KURZE AUFGABE >> Wie lange dauerte laut dem folgenden Text über das russisch-türkische Syrien-Treffen in Moskau die Zusammenkunft nach Angaben der Agentur Anadolu?

VORGEGEBENER TEXT >>
____________

Moskau. Mit dem Rückzug der USA aus Syrien scheint ein Machtvakuum zu entstehen. Auch deshalb fordern deutsche Politiker dort mehr Engagement.

Zehn Tage, nachdem US-Präsident Donald Trump den Rückzug amerikanischer Truppen aus Syrien angekündigt hat, werden die Folgen dieses Schritts deutlich: Russland und die Türkei nutzen die machtpolitische Lücke aus, um enger zusammenzuarbeiten.

In Moskau trafen sich die Außen- und Verteidigungsminister beider Länder am Sonnabend, um über ihre Syrien-Politik zu sprechen. In der Folge könnten sich die Kräfte in der Region spürbar verschieben. Deutsche Außenpolitiker reagierten besorgt.

Man wolle „an Land verstärkt zusammenarbeiten und so endgültig die terroristische Bedrohung bekämpfen“, zitierte die russische Nachrichtenagentur Tass Außenminister Sergej Lawrow am Sonnabend. Man habe sich auf Schritte geeinigt, um alle Regionen Syriens „von terroristischen Gruppen zu befreien“, betonte auch der türkische Chefdiplomat Mevlut Cavusoglu. Was das konkret bedeutet, blieb unklar. 90 Minuten soll das Treffen nach Angaben der türkischen Agentur Anadolu gedauert haben.

Anwesend waren auch der türkische Verteidigungsminister und dessen russischer Kollege. Angeblich haben beide Seiten auch über ein mögliches Treffen des russischen Staatschefs Wladimir Putin mit dem türkischen Präsidenten Recep Tayyip Erdogan gesprochen.

Mehrere Parteien kämpfen um Vormachtstellung in Syrien

Die Machtverhältnisse in der Region sind unübersichtlich. Die Türkei geht seit rund einem Jahr auch auf syrischem Territorium gegen die Kurdenmiliz YPG vor, die im Norden und Osten Syriens große Gebiete kontrolliert. Ankara sieht in der YPG einen Ableger der verbotenen kurdischen Arbeiterpartei PKK und stuft sie als Terrororganisation ein. Die USA sehen das grundsätzlich genauso, haben aber bisher gemeinsam mit der YPG gegen die Terrororganisation IS gekämpft. Nach Ansicht von Trump ist der IS inzwischen aber besiegt.

Syrische Kurden bitten Assad um Hilfe, aus Angst vor Erdogan. Die syrische Armee von Machthaber Baschar al-Assad verlegte daraufhin Truppen in die Gegend der Stadt Manbidsch. Unklar ist, ob sich aus der ganzen Situation ein Konflikt zwischen der Türkei und Russland ergeben könnte.

____________

(Einträge aus einer Sammlung)
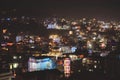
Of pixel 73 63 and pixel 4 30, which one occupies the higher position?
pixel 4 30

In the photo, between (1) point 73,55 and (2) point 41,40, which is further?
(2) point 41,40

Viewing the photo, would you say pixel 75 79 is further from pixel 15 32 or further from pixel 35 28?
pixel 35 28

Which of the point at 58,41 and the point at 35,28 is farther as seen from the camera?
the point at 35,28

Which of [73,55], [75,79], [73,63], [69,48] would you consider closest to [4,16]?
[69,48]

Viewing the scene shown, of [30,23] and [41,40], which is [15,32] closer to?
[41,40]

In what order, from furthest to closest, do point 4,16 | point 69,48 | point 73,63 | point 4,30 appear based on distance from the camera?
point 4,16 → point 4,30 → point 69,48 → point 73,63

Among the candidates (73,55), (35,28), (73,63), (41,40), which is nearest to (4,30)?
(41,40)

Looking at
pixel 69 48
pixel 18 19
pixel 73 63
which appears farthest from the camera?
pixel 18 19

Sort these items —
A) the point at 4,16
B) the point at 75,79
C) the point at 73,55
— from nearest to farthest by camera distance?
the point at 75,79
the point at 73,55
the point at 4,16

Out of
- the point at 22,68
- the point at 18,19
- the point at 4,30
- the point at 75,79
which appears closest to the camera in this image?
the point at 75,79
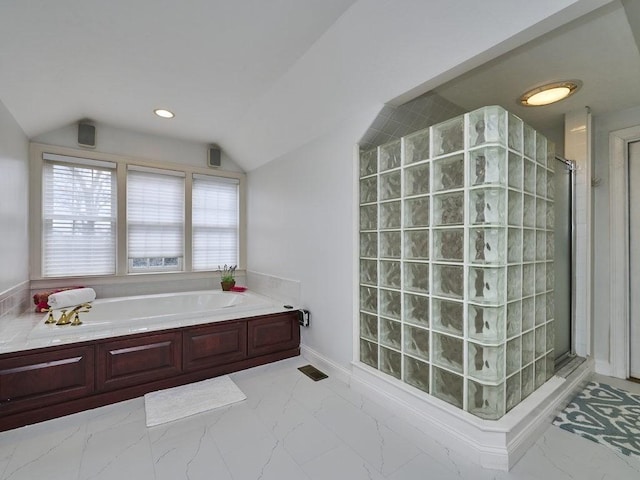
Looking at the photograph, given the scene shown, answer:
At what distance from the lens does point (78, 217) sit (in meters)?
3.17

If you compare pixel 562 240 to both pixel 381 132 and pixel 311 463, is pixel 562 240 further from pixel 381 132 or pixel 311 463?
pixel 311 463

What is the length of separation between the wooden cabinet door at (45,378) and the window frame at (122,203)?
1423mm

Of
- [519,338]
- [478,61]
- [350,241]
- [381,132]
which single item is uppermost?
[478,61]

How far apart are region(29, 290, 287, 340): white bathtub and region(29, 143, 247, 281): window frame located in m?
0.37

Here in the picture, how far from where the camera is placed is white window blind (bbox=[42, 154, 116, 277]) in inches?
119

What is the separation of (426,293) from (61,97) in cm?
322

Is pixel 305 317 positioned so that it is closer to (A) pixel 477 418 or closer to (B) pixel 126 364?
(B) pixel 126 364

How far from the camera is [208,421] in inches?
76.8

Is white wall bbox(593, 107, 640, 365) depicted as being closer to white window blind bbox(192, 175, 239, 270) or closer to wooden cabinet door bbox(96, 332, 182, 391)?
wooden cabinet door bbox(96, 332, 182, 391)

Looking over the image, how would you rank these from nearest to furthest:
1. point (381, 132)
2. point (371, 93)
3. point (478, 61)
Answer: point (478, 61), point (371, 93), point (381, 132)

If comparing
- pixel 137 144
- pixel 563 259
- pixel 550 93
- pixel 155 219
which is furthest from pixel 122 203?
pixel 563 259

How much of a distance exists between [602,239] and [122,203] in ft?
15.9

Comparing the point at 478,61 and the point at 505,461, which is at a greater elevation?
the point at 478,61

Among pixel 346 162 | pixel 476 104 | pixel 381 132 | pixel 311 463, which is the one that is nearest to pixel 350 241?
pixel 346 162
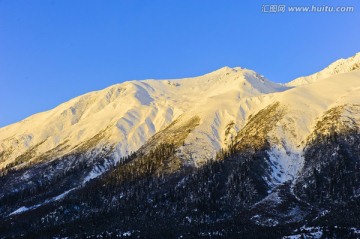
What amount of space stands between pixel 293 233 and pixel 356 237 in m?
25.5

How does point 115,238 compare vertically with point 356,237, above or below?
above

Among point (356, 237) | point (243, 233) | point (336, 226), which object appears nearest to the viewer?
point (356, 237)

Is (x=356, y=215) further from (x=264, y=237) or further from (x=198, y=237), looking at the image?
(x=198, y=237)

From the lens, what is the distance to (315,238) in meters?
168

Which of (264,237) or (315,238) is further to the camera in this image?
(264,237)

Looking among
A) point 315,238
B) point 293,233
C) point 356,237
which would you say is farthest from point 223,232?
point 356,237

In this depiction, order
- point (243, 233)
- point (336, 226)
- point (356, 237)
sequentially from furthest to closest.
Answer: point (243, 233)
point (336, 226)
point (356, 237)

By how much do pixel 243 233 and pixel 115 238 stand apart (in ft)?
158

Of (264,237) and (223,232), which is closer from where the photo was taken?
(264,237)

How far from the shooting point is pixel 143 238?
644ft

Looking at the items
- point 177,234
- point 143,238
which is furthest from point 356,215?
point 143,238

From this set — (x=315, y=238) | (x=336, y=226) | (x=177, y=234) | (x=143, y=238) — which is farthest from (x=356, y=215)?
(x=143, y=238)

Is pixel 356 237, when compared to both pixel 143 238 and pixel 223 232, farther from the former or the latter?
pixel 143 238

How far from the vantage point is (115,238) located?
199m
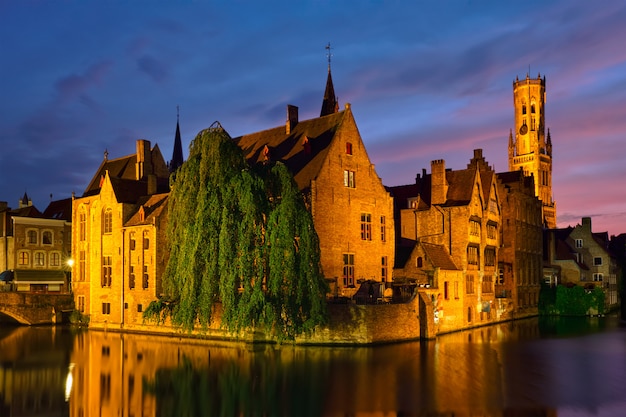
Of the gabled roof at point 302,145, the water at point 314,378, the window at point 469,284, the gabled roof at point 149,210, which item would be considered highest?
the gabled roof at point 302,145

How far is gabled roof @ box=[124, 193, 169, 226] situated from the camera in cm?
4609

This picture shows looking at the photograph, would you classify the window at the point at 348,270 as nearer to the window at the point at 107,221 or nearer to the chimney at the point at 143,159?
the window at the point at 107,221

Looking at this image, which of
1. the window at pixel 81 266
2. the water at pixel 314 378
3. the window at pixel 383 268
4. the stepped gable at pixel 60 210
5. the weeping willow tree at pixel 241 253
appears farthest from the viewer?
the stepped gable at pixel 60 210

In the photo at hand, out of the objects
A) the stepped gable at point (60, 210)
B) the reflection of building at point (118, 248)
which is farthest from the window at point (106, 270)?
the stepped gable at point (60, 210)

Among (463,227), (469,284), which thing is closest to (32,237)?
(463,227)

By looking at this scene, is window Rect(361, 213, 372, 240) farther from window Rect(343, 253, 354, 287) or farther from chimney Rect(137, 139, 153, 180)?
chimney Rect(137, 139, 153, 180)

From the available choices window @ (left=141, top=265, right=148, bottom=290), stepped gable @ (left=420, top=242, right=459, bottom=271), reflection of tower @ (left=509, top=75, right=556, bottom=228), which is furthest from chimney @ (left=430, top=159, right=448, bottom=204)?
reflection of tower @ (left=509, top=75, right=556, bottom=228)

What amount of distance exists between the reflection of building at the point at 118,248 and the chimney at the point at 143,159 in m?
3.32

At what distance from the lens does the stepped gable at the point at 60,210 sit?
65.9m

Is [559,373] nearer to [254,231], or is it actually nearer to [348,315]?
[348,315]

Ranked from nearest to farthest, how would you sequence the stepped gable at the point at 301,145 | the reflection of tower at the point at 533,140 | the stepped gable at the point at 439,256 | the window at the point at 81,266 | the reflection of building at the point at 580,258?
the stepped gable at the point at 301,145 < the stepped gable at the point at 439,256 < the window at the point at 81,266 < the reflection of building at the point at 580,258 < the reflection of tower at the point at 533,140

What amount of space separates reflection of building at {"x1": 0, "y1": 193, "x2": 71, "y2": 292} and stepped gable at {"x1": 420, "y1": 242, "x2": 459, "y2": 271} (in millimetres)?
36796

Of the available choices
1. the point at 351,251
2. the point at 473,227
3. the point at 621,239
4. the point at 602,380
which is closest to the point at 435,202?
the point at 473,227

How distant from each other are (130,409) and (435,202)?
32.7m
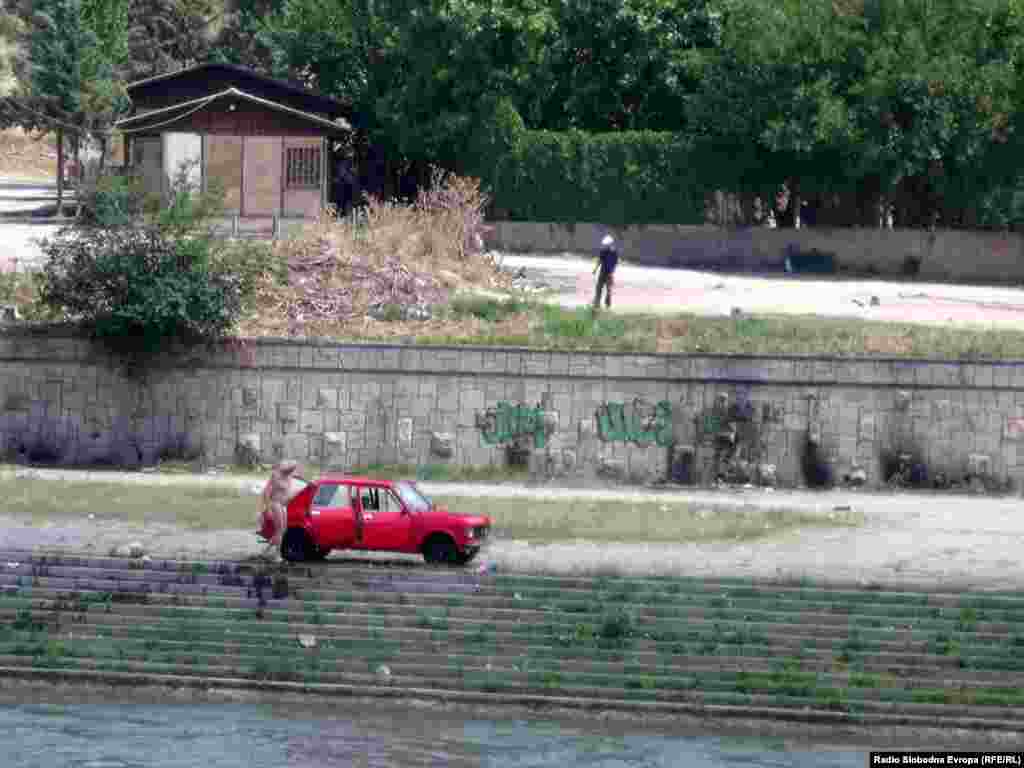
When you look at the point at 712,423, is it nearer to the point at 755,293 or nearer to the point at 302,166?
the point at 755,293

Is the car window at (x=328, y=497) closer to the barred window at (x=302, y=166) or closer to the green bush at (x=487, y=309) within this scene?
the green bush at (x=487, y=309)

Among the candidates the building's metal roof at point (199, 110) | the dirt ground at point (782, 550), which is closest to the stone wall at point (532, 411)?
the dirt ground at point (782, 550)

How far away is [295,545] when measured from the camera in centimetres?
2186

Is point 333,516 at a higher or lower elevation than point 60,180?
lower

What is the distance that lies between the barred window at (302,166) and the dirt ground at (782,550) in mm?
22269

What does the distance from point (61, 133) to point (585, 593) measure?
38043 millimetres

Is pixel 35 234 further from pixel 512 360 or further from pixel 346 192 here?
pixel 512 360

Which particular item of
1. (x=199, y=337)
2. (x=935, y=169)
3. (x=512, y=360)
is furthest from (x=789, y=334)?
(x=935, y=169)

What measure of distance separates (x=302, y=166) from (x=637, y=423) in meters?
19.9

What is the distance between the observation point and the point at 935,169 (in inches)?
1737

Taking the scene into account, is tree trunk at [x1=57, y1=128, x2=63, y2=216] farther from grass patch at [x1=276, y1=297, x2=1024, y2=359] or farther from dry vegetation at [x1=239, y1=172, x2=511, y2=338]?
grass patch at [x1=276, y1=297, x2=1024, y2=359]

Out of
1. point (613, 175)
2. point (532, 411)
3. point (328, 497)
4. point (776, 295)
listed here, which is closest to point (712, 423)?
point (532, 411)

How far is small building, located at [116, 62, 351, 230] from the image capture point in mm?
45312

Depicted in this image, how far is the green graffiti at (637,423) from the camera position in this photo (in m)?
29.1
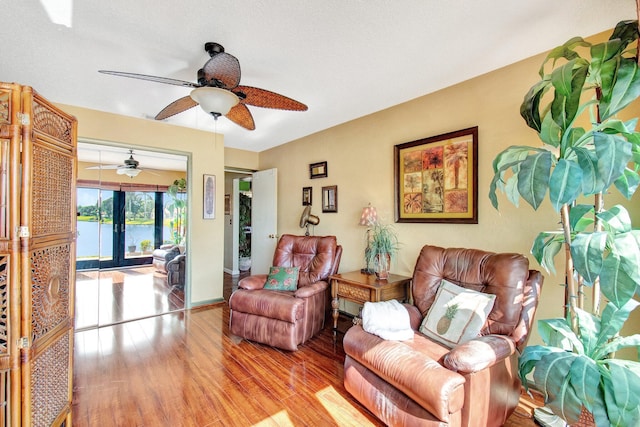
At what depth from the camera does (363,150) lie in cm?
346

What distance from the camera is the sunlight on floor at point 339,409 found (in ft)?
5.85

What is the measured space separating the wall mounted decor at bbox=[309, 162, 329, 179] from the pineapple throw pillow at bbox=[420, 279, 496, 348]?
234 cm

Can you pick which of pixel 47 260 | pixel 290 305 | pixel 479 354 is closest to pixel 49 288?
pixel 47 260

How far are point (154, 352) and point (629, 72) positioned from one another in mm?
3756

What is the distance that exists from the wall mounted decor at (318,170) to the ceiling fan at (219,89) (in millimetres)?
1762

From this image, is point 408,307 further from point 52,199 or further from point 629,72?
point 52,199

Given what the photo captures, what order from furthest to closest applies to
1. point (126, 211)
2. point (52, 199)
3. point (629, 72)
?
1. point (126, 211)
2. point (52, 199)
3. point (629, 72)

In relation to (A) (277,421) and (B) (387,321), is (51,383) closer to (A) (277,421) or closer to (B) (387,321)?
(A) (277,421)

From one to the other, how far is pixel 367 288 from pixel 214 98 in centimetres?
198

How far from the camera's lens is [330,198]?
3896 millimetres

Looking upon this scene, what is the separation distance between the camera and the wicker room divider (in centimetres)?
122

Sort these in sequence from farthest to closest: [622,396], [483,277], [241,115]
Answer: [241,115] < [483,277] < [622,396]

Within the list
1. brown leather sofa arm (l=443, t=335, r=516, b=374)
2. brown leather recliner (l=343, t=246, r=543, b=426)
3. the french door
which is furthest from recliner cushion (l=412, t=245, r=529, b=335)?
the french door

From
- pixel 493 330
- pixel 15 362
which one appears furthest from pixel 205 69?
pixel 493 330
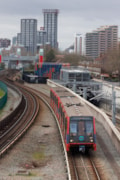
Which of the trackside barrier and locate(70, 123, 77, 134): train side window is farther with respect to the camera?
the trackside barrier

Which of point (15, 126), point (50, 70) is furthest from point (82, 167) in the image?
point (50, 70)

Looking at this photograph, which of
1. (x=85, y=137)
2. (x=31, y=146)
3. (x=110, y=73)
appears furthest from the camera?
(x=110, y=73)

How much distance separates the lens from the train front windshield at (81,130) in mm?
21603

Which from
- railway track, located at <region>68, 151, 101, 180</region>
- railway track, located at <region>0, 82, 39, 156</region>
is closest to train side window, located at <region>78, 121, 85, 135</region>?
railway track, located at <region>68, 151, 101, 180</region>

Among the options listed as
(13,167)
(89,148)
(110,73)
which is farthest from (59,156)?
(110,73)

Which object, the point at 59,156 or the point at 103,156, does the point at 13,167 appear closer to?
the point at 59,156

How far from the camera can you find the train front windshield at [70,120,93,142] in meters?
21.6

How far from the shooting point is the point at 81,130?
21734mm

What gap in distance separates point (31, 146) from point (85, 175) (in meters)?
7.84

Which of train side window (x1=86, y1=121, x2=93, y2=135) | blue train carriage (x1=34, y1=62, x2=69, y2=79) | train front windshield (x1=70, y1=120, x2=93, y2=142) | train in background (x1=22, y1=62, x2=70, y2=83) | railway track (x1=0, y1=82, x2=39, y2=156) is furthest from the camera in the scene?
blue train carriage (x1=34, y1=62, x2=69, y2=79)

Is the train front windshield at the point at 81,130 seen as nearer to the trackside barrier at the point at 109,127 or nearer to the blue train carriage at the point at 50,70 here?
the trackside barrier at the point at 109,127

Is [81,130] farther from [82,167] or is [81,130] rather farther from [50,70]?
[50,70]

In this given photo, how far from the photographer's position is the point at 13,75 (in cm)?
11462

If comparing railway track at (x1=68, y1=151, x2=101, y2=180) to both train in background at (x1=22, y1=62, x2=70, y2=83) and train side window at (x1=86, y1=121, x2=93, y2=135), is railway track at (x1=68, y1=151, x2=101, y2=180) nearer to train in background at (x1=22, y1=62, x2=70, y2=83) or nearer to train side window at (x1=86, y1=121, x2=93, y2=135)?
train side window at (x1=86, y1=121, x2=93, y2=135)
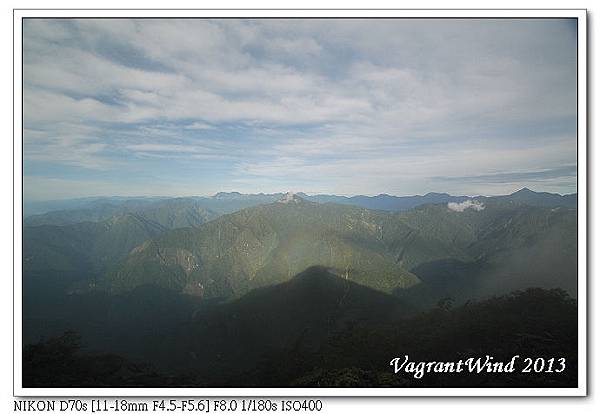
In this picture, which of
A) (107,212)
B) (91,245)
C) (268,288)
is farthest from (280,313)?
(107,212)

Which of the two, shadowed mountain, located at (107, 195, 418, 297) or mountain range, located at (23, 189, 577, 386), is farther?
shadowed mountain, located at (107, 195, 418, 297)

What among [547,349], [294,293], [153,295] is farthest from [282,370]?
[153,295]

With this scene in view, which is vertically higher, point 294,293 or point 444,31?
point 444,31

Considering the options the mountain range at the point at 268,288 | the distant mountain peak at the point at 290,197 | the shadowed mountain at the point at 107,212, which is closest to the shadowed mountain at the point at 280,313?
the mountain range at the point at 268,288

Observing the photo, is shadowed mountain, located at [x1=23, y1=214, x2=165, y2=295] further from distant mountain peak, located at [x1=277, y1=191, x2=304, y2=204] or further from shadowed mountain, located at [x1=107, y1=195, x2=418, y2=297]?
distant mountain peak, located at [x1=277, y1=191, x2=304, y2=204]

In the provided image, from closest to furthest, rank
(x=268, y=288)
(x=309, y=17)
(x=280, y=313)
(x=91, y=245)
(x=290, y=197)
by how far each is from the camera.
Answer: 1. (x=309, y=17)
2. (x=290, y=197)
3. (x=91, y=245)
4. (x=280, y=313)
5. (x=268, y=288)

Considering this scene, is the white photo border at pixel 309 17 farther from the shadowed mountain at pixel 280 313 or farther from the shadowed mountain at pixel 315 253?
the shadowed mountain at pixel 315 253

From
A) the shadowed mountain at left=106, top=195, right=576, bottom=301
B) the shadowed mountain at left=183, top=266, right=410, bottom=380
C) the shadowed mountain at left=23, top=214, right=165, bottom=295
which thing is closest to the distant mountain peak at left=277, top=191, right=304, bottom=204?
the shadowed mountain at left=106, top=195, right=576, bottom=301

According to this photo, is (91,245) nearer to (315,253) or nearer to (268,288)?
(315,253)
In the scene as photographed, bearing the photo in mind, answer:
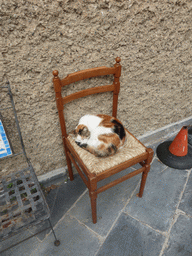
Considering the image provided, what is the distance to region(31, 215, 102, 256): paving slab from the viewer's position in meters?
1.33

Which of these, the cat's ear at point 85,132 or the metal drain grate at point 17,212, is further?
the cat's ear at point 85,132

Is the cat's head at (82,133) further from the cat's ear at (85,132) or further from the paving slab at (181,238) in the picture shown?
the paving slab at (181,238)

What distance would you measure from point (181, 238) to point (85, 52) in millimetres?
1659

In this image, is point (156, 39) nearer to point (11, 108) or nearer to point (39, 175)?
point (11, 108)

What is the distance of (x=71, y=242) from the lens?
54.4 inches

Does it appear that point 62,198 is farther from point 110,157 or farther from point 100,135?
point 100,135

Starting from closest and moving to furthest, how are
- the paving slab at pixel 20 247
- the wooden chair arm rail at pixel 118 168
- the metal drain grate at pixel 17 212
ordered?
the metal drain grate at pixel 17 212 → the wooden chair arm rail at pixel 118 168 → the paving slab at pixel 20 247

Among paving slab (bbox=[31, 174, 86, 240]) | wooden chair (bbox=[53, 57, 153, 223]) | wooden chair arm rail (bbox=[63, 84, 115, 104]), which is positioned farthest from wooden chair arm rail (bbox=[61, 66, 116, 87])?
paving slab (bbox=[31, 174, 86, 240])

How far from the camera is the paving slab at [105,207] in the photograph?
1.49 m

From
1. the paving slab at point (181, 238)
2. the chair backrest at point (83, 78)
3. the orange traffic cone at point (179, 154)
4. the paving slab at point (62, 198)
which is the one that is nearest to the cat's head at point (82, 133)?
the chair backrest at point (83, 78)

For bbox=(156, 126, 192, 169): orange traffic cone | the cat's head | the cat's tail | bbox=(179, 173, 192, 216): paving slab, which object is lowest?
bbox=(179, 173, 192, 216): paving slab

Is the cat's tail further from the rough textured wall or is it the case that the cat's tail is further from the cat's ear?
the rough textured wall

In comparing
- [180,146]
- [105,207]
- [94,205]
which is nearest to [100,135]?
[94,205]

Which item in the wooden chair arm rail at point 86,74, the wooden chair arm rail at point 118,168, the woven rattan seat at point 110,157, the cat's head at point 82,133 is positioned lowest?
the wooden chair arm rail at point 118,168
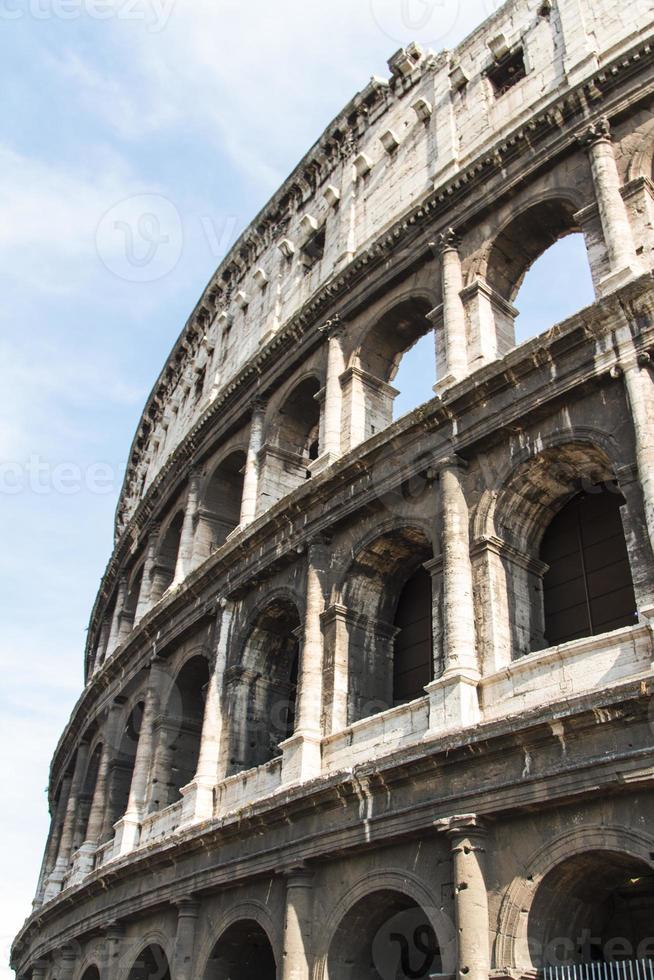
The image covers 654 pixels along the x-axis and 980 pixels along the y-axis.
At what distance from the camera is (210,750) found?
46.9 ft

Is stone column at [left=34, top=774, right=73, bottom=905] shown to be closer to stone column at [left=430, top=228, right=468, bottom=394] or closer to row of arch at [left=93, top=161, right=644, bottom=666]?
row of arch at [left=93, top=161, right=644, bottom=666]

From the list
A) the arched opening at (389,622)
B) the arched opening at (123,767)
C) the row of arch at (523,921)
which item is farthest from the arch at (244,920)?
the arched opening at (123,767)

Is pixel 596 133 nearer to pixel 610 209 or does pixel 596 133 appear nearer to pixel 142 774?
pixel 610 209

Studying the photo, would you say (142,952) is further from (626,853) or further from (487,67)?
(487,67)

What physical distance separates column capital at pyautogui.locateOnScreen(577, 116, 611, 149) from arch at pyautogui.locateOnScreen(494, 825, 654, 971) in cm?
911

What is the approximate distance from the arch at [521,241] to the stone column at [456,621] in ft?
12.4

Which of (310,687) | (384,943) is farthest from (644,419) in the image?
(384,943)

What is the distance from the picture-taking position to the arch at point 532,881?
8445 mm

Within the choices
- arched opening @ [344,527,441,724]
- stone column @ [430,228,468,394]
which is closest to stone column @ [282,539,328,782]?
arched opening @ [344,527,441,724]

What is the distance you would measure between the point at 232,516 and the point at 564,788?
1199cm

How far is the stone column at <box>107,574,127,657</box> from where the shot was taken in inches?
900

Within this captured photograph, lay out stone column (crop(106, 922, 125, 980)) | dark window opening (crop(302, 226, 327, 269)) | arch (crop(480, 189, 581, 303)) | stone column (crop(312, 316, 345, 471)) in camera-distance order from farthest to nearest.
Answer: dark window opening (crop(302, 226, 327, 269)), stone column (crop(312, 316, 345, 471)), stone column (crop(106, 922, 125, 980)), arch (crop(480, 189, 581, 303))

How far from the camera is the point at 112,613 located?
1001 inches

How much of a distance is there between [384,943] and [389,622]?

____________

ANTWORT ZUR AUFGABE >> Das Treffen soll 90 Minuten gedauert haben.